Wildflower fans love collecting Santa Lucía (Ageratum spp.) for the home and garden, while visitors to Costa Rica also delight in their pastel-blue flowers, which carpet many pastures around the country.
Costa Ricans are fond of Santa Lucía flowers, too, and have an interesting tradition of bestowing bouquets of these flowers to friends during the New Year to ensure prosperity.
Another version goes like this:
When you receive a bouquet, place a sprig of dried flowers in your wallet or purse, and you will always have a steady supply of cash on hand. By the way, you have to receive Santa Lucía flowers for this to work; you just can’t go out and pick them yourself. You may be grinning with disbelief, but all I can say is that it sure has worked for me!
Santa Lucía is easy to identify by its flowers, which are actually a composite of many flowers bunched together – a characteristic of the aster family. If you look very closely, the “petals” are actually little flowers, while the center consists of another type of flower.

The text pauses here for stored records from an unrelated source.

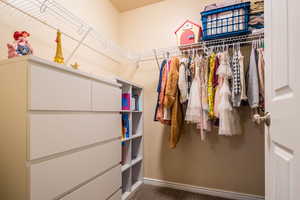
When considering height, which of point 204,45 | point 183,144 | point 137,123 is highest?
point 204,45

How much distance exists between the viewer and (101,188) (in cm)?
129

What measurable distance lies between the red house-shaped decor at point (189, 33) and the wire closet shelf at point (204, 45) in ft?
0.18

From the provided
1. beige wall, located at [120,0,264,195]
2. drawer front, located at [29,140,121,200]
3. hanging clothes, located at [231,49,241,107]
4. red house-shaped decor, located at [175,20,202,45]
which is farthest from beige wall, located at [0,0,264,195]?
drawer front, located at [29,140,121,200]

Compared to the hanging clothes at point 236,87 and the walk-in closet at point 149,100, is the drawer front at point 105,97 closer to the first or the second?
the walk-in closet at point 149,100

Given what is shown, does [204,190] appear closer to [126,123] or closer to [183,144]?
[183,144]

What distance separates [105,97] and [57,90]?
461 millimetres

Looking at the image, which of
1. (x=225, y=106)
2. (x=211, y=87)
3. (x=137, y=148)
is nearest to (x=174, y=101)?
(x=211, y=87)

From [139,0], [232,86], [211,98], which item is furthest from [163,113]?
[139,0]

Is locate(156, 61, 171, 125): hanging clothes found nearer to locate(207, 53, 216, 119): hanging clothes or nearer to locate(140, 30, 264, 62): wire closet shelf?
locate(140, 30, 264, 62): wire closet shelf

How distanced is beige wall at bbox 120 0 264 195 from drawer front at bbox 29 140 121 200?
0.95 metres

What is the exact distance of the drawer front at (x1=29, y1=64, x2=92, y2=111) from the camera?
820mm

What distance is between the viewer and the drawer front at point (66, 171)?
0.82 metres

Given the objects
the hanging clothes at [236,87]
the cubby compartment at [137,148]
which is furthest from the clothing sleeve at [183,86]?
the cubby compartment at [137,148]

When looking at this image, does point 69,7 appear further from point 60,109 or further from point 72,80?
point 60,109
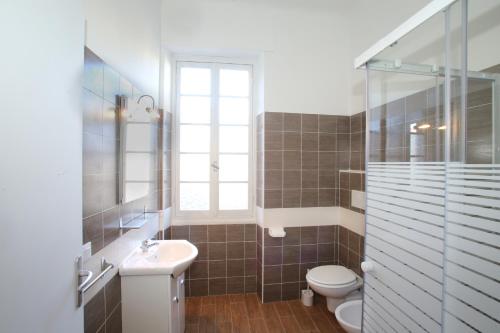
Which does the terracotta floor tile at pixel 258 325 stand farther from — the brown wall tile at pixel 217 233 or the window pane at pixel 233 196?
the window pane at pixel 233 196

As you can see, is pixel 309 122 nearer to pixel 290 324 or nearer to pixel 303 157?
pixel 303 157

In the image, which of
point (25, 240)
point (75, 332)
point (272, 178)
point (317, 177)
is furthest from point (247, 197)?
point (25, 240)

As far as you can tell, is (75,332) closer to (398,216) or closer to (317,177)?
(398,216)

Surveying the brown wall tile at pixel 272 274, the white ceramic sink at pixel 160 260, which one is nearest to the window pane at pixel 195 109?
the white ceramic sink at pixel 160 260

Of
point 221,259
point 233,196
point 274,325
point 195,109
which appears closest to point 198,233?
point 221,259

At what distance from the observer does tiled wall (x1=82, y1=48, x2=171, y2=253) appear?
121 centimetres

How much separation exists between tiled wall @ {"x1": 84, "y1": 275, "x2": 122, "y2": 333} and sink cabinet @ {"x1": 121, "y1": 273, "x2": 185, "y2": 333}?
0.16 feet

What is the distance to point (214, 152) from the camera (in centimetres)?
271

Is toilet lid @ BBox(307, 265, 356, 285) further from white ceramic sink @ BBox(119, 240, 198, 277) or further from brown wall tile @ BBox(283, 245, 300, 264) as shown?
white ceramic sink @ BBox(119, 240, 198, 277)

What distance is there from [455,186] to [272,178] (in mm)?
1686

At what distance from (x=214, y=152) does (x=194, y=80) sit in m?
0.85

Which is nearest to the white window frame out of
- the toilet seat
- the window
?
the window

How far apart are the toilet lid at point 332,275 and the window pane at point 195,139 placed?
5.57 ft

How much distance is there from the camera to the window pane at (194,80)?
2.67 m
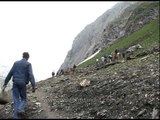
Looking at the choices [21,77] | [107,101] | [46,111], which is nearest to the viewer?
[21,77]

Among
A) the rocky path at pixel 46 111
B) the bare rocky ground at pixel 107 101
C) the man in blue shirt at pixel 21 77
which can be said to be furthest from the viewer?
the rocky path at pixel 46 111

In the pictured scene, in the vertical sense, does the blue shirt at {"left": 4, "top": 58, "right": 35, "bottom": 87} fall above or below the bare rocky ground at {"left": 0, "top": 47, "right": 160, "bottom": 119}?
above

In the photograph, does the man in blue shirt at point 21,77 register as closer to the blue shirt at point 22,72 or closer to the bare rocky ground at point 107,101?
the blue shirt at point 22,72

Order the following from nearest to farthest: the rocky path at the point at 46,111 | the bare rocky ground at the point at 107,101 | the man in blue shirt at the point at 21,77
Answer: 1. the bare rocky ground at the point at 107,101
2. the man in blue shirt at the point at 21,77
3. the rocky path at the point at 46,111

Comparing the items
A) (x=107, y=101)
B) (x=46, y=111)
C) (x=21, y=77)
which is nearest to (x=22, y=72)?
(x=21, y=77)

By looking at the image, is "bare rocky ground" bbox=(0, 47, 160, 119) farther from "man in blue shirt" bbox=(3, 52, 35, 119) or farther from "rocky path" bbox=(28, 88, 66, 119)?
"man in blue shirt" bbox=(3, 52, 35, 119)

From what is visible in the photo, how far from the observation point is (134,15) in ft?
385

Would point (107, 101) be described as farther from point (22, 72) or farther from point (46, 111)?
point (22, 72)

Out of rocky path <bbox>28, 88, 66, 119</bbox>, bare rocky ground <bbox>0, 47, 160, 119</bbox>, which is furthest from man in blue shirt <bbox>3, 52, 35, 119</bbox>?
rocky path <bbox>28, 88, 66, 119</bbox>

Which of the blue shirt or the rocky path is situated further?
the rocky path

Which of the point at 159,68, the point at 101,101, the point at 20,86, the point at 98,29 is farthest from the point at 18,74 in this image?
the point at 98,29

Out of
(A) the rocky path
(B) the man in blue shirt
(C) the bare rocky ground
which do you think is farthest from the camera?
(A) the rocky path

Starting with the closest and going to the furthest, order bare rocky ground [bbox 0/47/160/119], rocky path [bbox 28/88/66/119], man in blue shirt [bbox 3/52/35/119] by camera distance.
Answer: bare rocky ground [bbox 0/47/160/119] < man in blue shirt [bbox 3/52/35/119] < rocky path [bbox 28/88/66/119]

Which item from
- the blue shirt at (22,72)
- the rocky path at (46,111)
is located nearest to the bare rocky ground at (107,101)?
the rocky path at (46,111)
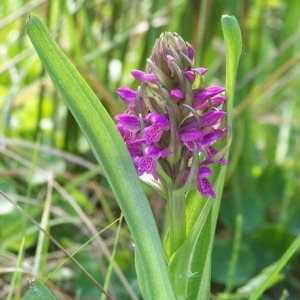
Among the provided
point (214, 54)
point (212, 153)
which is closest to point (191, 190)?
point (212, 153)

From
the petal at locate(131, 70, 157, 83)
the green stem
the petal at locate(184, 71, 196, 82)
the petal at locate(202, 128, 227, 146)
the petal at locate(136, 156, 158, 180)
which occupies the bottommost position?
the green stem

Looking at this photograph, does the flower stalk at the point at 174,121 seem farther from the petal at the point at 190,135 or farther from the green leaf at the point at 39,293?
the green leaf at the point at 39,293

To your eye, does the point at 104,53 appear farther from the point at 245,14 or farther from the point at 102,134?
the point at 102,134

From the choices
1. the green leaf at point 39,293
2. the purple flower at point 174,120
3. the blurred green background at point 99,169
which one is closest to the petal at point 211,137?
the purple flower at point 174,120

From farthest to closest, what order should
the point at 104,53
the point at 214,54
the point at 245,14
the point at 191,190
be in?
the point at 214,54
the point at 104,53
the point at 245,14
the point at 191,190

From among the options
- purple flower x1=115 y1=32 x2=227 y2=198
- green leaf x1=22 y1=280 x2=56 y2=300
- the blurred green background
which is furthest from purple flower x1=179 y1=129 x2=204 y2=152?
the blurred green background

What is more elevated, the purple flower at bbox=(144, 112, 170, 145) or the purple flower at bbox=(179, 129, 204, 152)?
the purple flower at bbox=(144, 112, 170, 145)

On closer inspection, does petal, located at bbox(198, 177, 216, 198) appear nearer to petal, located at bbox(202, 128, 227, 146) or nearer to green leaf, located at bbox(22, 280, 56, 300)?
petal, located at bbox(202, 128, 227, 146)
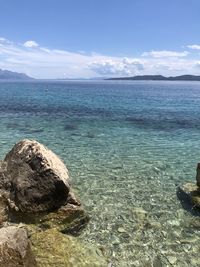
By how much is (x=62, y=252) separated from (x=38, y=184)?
12.4ft

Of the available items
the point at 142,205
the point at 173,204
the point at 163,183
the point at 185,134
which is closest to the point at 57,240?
the point at 142,205

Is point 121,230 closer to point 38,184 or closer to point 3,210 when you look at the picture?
point 38,184

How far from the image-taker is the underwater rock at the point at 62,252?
401 inches

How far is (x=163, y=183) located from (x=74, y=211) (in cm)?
691

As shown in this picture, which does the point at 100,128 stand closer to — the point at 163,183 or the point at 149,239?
the point at 163,183

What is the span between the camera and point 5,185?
14.5 meters

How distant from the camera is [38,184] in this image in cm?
1368

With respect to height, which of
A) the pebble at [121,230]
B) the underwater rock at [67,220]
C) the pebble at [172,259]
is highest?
the underwater rock at [67,220]

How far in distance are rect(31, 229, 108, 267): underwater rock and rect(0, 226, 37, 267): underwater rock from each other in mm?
817

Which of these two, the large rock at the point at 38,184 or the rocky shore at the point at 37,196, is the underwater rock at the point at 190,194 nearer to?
the rocky shore at the point at 37,196

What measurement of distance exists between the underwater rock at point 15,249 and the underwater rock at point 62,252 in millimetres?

Daisies, sunflowers and marigolds also have this type of flower structure. The flowers have a pubescent or hairy appearance that makes them look sort of fuzzy. There are about half a dozen species ranging from pastel blue and lavender to pink. The leaves are opposite and ovate with dentate edges.
Ageratum flowers are found throughout the neotropics and are abundant in the coastal, intermediate and highland regions of Costa Rica. If you would like to introduce some of these flowers into your own garden, you can collect flowers, dry them for a day on a cookie sheet in the sun, and then sow them on a square-meter plot of ground in the flower garden.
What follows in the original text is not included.